◆ ABOUT THIS TASK ◆
Could you print the entries below exactly, starting at the line that contains "Using Baskets as" and stopping after the last one?

◆ MATERIAL FOR THIS EXERCISE ◆
————————

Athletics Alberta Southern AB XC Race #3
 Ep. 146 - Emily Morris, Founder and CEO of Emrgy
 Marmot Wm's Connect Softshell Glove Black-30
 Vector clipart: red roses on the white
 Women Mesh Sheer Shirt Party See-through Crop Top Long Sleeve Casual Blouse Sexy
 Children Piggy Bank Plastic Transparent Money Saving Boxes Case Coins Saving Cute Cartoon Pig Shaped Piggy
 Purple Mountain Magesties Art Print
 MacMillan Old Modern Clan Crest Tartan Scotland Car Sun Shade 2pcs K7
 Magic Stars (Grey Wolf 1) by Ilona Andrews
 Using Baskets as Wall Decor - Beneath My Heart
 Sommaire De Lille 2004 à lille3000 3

————————

◆ ANSWER FOR THE TASK ◆
 Using Baskets as Wall Decor - Beneath My Heart
 Sommaire De Lille 2004 à lille3000 3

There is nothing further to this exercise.